Just over a year after Democrats got blown out in the 2014 congressional elections, the national party released a much-delayed report Tuesday from a task force of officials charged with trying to help the party perform better in midterm elections and in lower-profile state races.
Democrats have won the popular vote in five of the last six presidential elections but have been swamped in midterms, when core segments of the party’s electorate tend to go to the polls in lower numbers. Since President Obama’s election, Democrats have lost more than 900 state legislative seats, 13 Senate seats, 69 U.S. House seats and 12 governorships.
Since President Obama’s election, Democrats have lost more than 900 state legislative seats, 13 Senate seats, 69 U.S. House seats and 12 governorships. What went wrong?'
“The Democratic party has been extremely successful at winning presidential elections and we have to continue being successful in winning presidential races,” said outgoing Kentucky Gov. Steve Beshear, a member of the task force whose seat was recently won by a Republican, at a press conference at the party’s headquarters in Washington. “But we have not concentrated enough on state and local politics and state and local races and we have to gear into that much more than we have in the past.”
The 19-page report from the Democratic National Committee’s Victory Task Force doesn’t address the core issue of drop-off voters head on -- the words “turn out” or “drop off” don’t even appear in the report -- nor does it call for any fundamental changes to the Democratic Party’s message or policy, as a similar Republican “autopsy report” did after the 2012 election.
“We don’t believe that we need to change anything from a policy standpoint to win elections,” said task force member Maria Cardona. The report itself argues that the 2014 election “made it abundantly clear” that Americans “overwhelmingly support the issues and values that the Democratic Party fights for every day.”
But the report does make a number of more limited organizational recommendations, especially to strengthen state parties and build out a decimated Democratic bench, that could serve the party well.
The cornerstone of the report is a plan to provide more resources, training, coordination and accountability to state parties, in order to make sure they are able to pull their weight in elections. This includes more money from the DNC, but also higher expectations of what the state parties can bring to the table.
DNC Chairwoman Debbie Wasserman Schultz said the committee “engaged in a little tough love” to get to the bottom of what went wrong in 2014, and said the DNC has renegotiated contracts with the state parties and others to be better prepared for the future.

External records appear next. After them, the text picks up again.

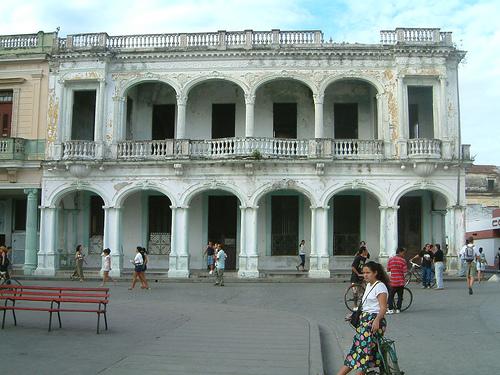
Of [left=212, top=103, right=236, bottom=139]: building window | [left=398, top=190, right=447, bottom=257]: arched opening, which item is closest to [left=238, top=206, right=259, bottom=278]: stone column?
[left=212, top=103, right=236, bottom=139]: building window

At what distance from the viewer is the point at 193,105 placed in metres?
25.6

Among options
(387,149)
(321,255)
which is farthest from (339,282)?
(387,149)

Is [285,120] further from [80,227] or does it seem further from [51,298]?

The 11-member task force included a wide range of advisers, from Beshear to AFSCME president Lee Saunders and Google CEO Eric Schmidt. At least two people affiliated with Hillary Clinton’s presidential campaign sat on the task force, including her general counsel, Marc Elias, and her digital strategist, Teddy Goff, who played a similar role in Obama’s reelection campaign.
"We don’t believe that we need to change anything from a policy standpoint to win elections."'
The task force released initial recommendations in February, when it said the final report would come in May. Asked by MSNBC why the report is being released seven months after the self-imposed deadline, Wasserman Schultz said the party needed more time to get it right. “We just weren't ready,” she said.
But since February, she said the task force members had moved from an outside advisory role to a more internal one, aimed at implementing the changes it recommended.
The report also lays out way to improve efforts to recruit down-ballot candidates to replenish the pipeline of future Democratic leaders, through training and better support from the DNC. It also plans to create a more unified messaging operation to explain what it means to be what the party stands for.
A major emphasis of the party in the next five years will also be redistricting, the decennial process of redrawing congressional boundaries. Republicans dominated this process in 2010, and were able to win more U.S. House seats despite winning fewer actual votes in 2014.
Democrats got some good news recently when they won three seats on the Pennsylvania Supreme Court, which controls redirecting in the state, after Wasserman Schultz fundraised for candidates there.
Overall, the ambitions of the report are fairly limited. But that speaks to fundamental, demographic challenges the party has in midterm elections, which may have no direct solutions.